Written request a —
Write out the records exactly, taking the stretch from the start of the records through the line that contains "217H57L66 230H74V234L86 242V250L99", both ends included.

****************************************

Input Tax Credit (ITC) of the GST paid on such local procurement can be availed as per CGST Rules 2017. Please also refer to DGFT Trade Notice No.11/2018 dated 30.06.2017.

Question 14. Do we need to register for VAT?

Answer: You need to register only with GSTN and obtain GSTIN.

Question 15. Is cess on customs duty to be paid on imports under GST regime?

Answer: Education cess and Compensation cess would be applicable on imports

Question 16. Will IGST be refunded for Capital Goods imported under EPCG scheme?

Answer: The EPCG holder also will have to pay IGST at the time of imports and take input Tax Credit (ITC) on the duty paid. He cannot claim refund of any unutilized input tax credit after the exports.

Question 17. Will Deemed export drawback and TED refund be available under GST regime for deemed exports?

Answer: The following provisions would apply under the GST regime for the deemed exports in relation to the refund of the Terminal Excise Duty (TED) and Drawback (DBK).

1. No TED refund would be available as the central excise duty is subsumed under the GST.

However, for the items covered under Schedule four of Central Excise Act, 1944, the TED refund would be available, provided the items are eligible for supply under the said category of the deemed exports under chapter 7 of the FTP, and there is no exemption from payment of excise duty.

2. The drawback as provided under Chapter 7 would be limited to the refund of basic custom duty only.

Question 18. Whether balance import quantities under Advance Authorisations issued before 01.07.2017 can be utilised after 01.07.2017? And, will there be any implications on export obligation?

Answer: The balance import quantities under Advance Authorisations can be utilised for duty free import but only Basic Customs Duty will be exempted on import after 01.07.2017. The applicable IGST will be required to be paid. There will be no implication on export obligation of Advance Authorisations.

Question 19. Whether balance import quantities under EPCG issued before 01.07.2017 can be utilised after 01.07.2017? And, will there be any implications on export obligation?

Answer: The balance import quantities under EPCG can be utilised for duty free import but only Customs Duties will be exempted on import after 01.07.2017. The applicable IGST will be required to be paid. Since the export obligation is based on actual duty saved amount, the EO will be accordingly adjusted.

Question 20. In the IGST regime, whether a separate IEC number would be allotted to each regional office?

Answer: No.

No concealment penalty for wrong claim on the advice of CA – Punjab & Haryana High Court

No concealment penalty for wrong claim on the advice of CA. Even if it was wrong, it could be a good case for addition but not for penalty – Punjab & Haryana High Court

wrong claim on the advice of CA

ABCAUS Case Law Citation:
ABCAUS 1296 (2017) (07) HC

The Question framed for determination:
“Whether on the facts and in law, the Hon’ble ITAT is justified in deleting the penalty imposed under Section 271(1)(c) of the Income Tax Act, 1961 amounting to Rs. 47,77,500 /- ignoring the fact that the assessee had furnished inaccurate particulars of its income by claiming wrong deduction under Section 80IA of the Income Tax Act, 1961 on interest income?”

****************************************

Written request b —
According to the GST questions and answers above, why is no TED refund available for deemed exports under the GST regime? Answer in one to three sentences.

****************************************

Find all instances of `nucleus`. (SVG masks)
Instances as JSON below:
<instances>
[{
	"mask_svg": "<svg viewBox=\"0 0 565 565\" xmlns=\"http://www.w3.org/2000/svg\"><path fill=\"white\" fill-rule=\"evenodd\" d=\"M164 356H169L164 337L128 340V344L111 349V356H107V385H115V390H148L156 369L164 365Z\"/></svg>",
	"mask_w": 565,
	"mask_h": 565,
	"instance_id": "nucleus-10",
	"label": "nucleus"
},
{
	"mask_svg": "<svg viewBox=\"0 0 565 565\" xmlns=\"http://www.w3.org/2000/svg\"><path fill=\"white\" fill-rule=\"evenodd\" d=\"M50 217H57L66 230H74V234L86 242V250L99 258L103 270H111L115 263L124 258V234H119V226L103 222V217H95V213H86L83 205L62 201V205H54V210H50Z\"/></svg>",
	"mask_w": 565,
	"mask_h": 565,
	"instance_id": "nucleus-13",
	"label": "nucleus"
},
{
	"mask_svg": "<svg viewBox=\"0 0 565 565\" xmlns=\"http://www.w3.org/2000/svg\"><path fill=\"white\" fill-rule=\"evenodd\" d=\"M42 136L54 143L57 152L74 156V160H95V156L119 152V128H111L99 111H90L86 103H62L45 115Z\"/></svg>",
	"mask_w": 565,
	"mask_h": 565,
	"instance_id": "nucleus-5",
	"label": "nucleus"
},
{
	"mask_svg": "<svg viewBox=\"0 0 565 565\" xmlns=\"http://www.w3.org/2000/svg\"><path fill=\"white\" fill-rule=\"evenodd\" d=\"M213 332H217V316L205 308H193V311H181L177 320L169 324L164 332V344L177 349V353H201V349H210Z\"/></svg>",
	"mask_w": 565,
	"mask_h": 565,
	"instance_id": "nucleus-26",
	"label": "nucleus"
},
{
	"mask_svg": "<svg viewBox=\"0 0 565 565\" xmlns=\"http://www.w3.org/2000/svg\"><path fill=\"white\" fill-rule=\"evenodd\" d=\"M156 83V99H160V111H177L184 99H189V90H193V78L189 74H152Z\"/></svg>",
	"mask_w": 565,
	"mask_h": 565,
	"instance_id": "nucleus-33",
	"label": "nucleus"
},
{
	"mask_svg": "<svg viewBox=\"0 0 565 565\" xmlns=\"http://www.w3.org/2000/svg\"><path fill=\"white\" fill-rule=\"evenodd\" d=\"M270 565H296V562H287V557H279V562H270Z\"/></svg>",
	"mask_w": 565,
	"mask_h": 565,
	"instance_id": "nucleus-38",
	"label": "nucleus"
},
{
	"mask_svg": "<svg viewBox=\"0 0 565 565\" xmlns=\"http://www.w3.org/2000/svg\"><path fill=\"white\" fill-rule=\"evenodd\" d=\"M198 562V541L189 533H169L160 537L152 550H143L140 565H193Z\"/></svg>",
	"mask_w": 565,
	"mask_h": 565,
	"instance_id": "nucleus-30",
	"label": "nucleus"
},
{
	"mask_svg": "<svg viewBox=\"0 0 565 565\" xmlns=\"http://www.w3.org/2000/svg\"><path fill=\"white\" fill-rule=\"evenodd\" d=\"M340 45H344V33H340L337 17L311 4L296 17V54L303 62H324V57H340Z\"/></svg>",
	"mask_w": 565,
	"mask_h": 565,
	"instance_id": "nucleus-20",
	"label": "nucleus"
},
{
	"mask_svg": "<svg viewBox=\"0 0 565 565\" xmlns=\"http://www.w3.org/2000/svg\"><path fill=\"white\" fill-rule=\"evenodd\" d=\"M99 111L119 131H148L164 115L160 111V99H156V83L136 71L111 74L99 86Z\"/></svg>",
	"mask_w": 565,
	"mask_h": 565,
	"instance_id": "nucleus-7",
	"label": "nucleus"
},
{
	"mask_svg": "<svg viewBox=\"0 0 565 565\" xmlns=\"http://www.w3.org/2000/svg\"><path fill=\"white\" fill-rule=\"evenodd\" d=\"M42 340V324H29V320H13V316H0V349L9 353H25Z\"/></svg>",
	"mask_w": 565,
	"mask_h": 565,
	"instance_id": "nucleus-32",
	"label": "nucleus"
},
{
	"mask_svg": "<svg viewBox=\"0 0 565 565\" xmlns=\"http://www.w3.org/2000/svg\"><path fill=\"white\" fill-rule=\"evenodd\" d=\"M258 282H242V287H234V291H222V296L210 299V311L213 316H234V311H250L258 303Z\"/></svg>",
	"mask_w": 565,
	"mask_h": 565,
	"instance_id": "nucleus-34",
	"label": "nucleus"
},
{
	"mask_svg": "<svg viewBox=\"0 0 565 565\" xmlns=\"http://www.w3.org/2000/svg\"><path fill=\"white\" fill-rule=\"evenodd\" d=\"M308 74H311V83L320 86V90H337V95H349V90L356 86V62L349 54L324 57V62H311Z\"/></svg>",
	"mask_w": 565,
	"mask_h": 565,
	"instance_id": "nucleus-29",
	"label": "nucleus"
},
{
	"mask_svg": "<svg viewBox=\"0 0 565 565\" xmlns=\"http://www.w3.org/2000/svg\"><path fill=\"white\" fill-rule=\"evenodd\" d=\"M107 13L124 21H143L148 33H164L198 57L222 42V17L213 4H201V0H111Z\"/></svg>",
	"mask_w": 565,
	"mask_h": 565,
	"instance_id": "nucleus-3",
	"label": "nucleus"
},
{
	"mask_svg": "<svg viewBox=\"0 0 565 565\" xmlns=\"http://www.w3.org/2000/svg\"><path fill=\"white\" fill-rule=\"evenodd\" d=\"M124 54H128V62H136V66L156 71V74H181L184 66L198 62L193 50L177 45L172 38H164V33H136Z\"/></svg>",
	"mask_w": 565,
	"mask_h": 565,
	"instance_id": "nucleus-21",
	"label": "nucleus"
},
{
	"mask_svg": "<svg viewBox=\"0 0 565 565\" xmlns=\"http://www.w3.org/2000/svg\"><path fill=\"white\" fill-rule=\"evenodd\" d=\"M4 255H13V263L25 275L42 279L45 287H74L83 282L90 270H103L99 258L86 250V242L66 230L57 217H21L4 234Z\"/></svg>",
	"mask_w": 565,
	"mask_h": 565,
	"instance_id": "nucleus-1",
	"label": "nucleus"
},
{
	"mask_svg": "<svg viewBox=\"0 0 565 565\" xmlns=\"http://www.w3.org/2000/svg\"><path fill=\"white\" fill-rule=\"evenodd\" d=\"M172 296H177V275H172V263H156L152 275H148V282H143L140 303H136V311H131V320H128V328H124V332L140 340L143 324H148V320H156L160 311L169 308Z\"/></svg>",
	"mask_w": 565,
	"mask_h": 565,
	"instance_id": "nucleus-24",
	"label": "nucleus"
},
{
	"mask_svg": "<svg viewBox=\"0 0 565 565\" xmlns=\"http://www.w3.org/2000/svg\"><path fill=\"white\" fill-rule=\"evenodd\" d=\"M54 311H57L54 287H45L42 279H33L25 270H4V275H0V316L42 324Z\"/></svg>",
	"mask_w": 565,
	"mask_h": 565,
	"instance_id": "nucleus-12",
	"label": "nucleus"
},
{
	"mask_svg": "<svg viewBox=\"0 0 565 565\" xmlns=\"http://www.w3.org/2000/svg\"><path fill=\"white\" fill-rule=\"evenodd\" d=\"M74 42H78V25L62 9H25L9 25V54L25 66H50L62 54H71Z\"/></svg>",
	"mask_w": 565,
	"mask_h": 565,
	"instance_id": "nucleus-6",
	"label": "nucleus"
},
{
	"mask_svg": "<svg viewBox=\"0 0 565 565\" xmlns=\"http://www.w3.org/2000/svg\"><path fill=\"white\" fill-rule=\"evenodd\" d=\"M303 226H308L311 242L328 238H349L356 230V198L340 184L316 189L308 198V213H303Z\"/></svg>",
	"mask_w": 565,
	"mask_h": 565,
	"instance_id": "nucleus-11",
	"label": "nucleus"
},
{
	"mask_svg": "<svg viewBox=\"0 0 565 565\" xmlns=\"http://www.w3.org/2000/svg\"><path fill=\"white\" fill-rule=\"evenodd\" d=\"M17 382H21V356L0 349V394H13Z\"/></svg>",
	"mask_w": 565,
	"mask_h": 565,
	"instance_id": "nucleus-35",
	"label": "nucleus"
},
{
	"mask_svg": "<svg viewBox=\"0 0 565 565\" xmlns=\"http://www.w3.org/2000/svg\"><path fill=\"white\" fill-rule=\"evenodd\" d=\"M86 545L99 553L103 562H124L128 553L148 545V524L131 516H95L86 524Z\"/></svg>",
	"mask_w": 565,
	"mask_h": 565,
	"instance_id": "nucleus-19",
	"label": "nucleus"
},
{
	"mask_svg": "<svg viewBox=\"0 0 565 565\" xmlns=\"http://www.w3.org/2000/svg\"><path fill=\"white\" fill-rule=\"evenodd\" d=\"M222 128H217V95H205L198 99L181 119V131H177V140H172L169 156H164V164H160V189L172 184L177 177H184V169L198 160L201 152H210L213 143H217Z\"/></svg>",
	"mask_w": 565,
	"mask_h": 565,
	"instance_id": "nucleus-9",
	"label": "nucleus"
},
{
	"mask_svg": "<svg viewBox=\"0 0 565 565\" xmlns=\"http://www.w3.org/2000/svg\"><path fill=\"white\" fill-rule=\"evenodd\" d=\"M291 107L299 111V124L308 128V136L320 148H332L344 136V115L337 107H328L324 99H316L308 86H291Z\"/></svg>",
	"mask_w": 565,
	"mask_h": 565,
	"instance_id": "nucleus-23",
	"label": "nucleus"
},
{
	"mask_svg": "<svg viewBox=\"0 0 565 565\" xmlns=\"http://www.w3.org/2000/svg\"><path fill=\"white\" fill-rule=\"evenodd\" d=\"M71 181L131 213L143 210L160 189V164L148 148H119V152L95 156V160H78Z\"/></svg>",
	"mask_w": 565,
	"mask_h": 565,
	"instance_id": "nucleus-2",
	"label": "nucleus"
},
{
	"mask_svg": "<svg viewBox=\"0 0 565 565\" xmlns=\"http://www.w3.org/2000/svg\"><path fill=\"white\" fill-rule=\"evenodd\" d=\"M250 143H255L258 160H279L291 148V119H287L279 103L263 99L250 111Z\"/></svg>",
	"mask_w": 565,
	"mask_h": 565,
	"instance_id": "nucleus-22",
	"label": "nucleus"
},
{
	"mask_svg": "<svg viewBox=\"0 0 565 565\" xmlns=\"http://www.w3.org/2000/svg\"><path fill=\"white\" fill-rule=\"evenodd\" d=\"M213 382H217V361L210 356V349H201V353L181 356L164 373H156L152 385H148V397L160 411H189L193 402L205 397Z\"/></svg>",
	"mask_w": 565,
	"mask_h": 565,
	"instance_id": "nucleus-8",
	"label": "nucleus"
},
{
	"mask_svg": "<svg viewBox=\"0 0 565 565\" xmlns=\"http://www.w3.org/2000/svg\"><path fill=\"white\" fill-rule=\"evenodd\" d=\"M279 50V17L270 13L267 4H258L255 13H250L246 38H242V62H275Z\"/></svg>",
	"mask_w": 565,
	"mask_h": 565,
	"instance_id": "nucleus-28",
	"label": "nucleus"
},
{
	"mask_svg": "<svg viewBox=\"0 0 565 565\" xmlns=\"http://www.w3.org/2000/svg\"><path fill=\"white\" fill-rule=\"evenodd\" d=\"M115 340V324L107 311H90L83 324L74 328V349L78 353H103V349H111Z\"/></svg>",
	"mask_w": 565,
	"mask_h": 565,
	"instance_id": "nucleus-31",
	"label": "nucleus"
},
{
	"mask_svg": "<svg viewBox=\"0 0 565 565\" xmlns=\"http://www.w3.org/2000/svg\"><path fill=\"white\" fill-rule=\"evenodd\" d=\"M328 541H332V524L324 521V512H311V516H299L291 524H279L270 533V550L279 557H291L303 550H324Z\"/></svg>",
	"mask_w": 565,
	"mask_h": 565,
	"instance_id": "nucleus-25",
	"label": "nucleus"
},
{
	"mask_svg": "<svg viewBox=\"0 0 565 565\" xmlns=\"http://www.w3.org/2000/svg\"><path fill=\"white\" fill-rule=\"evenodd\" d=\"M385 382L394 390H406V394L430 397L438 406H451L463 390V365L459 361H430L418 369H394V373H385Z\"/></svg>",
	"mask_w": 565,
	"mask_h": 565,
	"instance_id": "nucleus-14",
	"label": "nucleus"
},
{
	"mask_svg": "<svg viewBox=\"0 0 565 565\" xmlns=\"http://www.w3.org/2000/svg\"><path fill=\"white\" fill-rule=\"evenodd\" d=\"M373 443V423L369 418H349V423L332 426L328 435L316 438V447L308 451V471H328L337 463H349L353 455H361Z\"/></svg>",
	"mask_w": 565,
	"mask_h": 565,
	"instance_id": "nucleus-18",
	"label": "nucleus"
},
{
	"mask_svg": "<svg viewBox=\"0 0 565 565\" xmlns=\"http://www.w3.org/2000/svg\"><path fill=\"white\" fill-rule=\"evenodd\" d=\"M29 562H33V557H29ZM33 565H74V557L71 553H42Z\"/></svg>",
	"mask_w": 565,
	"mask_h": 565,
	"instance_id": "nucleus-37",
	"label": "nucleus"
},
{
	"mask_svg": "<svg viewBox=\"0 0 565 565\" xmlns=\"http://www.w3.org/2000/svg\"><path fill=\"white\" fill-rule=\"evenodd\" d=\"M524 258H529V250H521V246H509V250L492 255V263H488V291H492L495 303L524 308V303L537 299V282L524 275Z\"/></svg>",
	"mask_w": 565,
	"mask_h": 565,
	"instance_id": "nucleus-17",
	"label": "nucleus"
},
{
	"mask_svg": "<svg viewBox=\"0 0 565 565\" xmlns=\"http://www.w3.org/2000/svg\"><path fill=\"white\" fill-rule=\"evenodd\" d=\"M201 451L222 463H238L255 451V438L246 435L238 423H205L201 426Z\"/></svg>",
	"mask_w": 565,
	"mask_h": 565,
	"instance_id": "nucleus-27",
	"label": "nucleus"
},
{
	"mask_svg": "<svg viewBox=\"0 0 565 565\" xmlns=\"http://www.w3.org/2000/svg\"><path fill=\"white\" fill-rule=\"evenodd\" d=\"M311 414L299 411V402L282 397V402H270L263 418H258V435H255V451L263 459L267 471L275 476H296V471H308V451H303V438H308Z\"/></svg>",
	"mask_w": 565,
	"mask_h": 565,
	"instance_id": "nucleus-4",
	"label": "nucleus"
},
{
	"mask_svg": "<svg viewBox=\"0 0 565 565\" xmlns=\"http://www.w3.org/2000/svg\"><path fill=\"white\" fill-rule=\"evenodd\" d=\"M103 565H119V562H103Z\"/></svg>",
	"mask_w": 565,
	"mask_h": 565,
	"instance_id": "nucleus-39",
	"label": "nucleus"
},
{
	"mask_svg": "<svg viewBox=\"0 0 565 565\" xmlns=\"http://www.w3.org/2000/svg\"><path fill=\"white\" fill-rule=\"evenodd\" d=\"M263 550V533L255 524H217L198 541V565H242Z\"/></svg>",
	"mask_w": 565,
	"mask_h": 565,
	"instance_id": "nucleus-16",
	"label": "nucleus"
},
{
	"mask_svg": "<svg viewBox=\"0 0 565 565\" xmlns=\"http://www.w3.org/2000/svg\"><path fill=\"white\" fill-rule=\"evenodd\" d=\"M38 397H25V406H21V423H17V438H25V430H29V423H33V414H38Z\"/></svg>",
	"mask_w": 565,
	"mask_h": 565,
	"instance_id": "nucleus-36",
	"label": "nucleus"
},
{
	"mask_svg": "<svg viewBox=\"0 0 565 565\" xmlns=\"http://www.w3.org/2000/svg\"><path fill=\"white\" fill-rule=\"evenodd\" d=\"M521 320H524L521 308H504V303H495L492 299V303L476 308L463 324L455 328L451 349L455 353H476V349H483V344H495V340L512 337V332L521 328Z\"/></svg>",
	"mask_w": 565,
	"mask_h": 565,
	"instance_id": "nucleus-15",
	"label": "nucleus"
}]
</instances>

****************************************

Written answer a —
Find all instances of `nucleus`. (SVG masks)
Instances as JSON below:
<instances>
[{
	"mask_svg": "<svg viewBox=\"0 0 565 565\" xmlns=\"http://www.w3.org/2000/svg\"><path fill=\"white\" fill-rule=\"evenodd\" d=\"M164 356H169L164 337L128 340V344L111 349V356H107V385H115V390H148L156 369L164 365Z\"/></svg>",
	"mask_w": 565,
	"mask_h": 565,
	"instance_id": "nucleus-10",
	"label": "nucleus"
},
{
	"mask_svg": "<svg viewBox=\"0 0 565 565\" xmlns=\"http://www.w3.org/2000/svg\"><path fill=\"white\" fill-rule=\"evenodd\" d=\"M50 217H57L66 230H74V234L86 242V250L99 258L103 270H111L115 263L124 258V234H119V226L103 222V217H95V213H86L83 205L62 201V205H54V210H50Z\"/></svg>",

Written answer b —
No TED refund is available because the central excise duty is subsumed under the GST. An exception applies to items covered under Schedule four of the Central Excise Act, 1944. For those items, the refund remains available if they are eligible for supply as deemed exports under chapter 7 of the FTP and are not exempt from excise duty.